(Selected excerpt)
The British Museum’s Prints and Drawings collection is one of the world’s greatest graphic collections with around 50,000 drawings and over two million prints dating from the early fifteenth century to today. The exhibition showcases selected drawings from fifteenth and sixteenth century masters such as Leonardo da Vinci and Michelangelo right up to artists working now. Lines of thought thus emphasises the continuing vitality and fundamental nature of drawing, and its importance for artists from Michelangelo to Mondrian, Rembrandt to Rachel Whiteread, Piranesi to Picasso. What unites all of these artists, from the Renaissance through to contemporary practitioners and all those in-between, is the use of drawing as a means of thinking on paper.
The exhibition will be arranged not by period or style, but by the types of thinking drawing both records and stimulates. The five sections are: The Likeness of a Thought, Brainstorming, Enquiry and Experiment, Insight and Association and Development and Decisions. By examining the process of drawing through this lens, the exhibition emphasizes the numerous and invaluable lessons one can learn from looking at the drawings of past masters in the context of artists working today, and offers a unique chance to view the minds of some of the world’s most astonishing artists in operation.
This exhibition will tour to just three galleries, Poole, Hull and Belfast with the aim of encouraging art students and art lovers across the UK to engage with and learn to draw from their local and national drawing collections.

(Dataset extract)
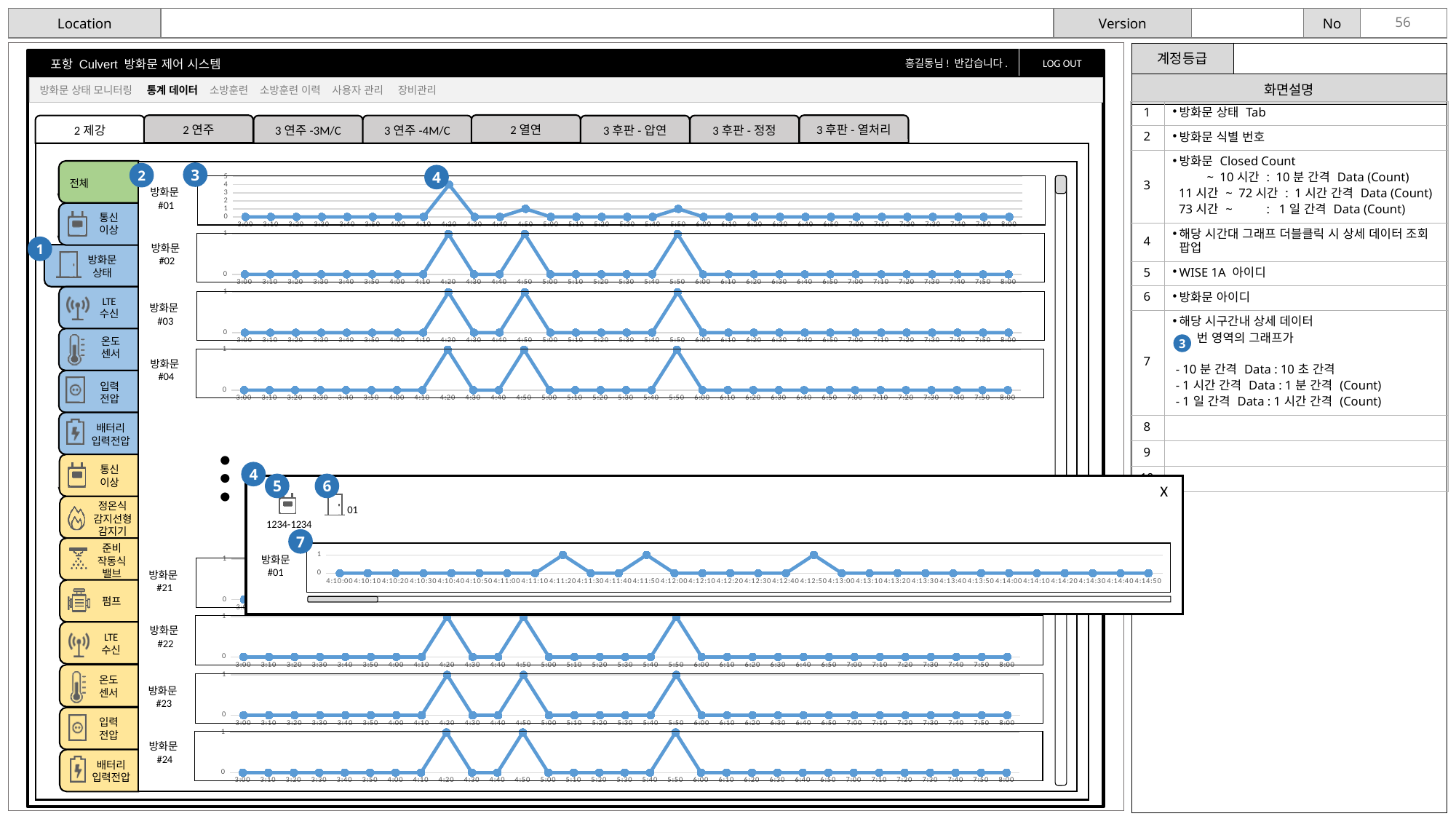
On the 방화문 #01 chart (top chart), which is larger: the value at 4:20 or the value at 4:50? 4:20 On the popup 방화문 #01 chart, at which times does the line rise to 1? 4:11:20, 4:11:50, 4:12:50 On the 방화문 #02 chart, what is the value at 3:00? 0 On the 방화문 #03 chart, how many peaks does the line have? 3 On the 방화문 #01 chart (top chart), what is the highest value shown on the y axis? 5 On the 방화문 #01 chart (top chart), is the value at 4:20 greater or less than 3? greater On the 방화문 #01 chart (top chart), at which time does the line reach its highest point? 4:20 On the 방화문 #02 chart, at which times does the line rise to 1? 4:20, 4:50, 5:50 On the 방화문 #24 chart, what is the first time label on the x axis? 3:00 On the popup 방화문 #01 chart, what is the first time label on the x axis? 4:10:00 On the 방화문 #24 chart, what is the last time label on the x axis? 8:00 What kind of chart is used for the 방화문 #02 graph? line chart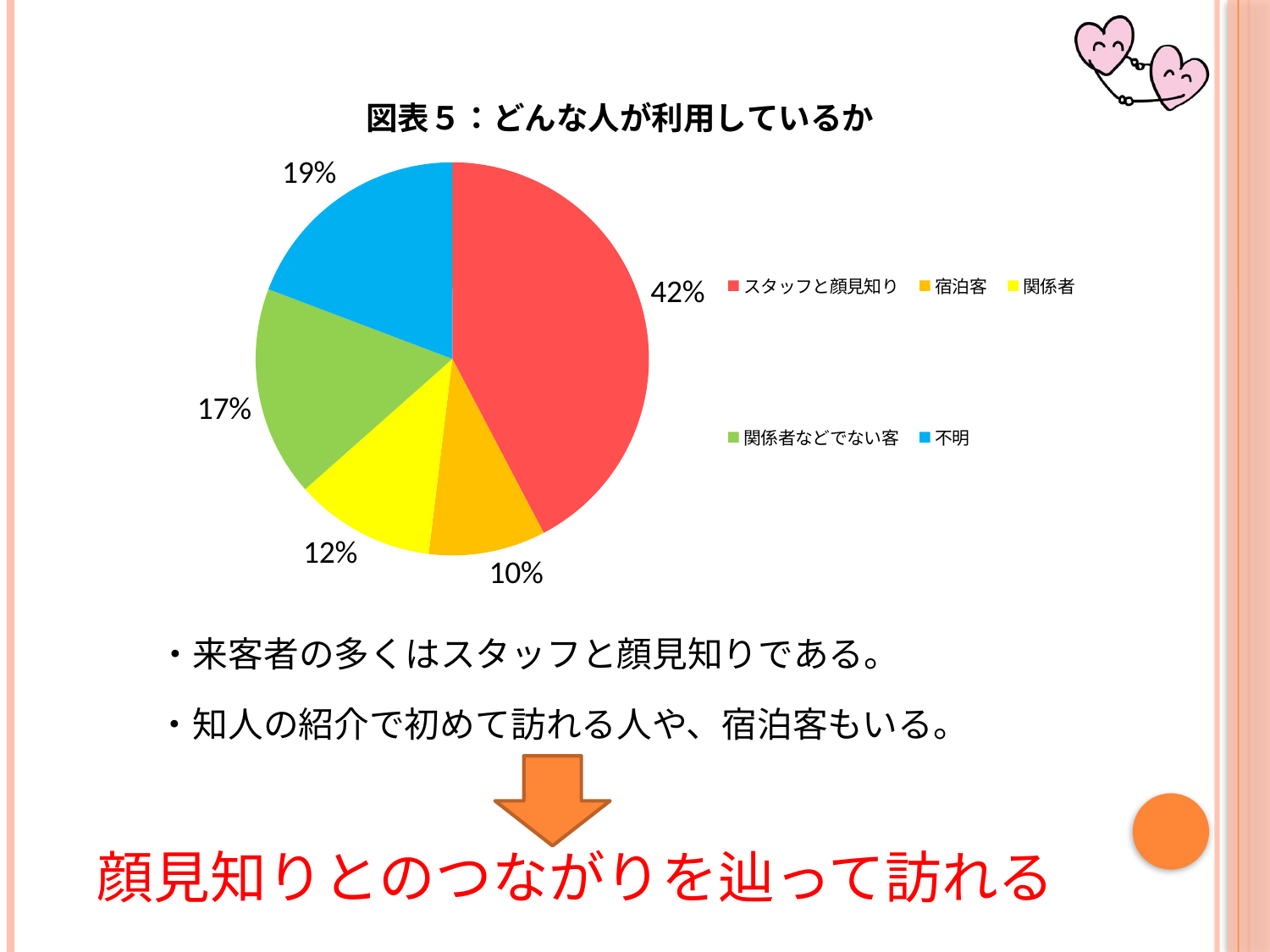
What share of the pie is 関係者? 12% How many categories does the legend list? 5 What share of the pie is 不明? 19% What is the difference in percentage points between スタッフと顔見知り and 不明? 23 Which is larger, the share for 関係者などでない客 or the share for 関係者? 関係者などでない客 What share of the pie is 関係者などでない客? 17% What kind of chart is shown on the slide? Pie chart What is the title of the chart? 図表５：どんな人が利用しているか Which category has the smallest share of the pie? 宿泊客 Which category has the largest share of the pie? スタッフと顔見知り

(Problems to solve)
a. According to the passage about the Lines of thought exhibition, roughly how many drawings does the British Museum's Prints and Drawings collection hold?
b. Using the passage about the Lines of thought exhibition, explain why the exhibition is touring to Poole, Hull and Belfast.
Rely only on the passage about the Lines of thought exhibition.

(Task results)
a. Around 50,000 drawings.

b. The tour aims to encourage art students and art lovers across the UK to engage with their local and national drawing collections and learn to draw from them.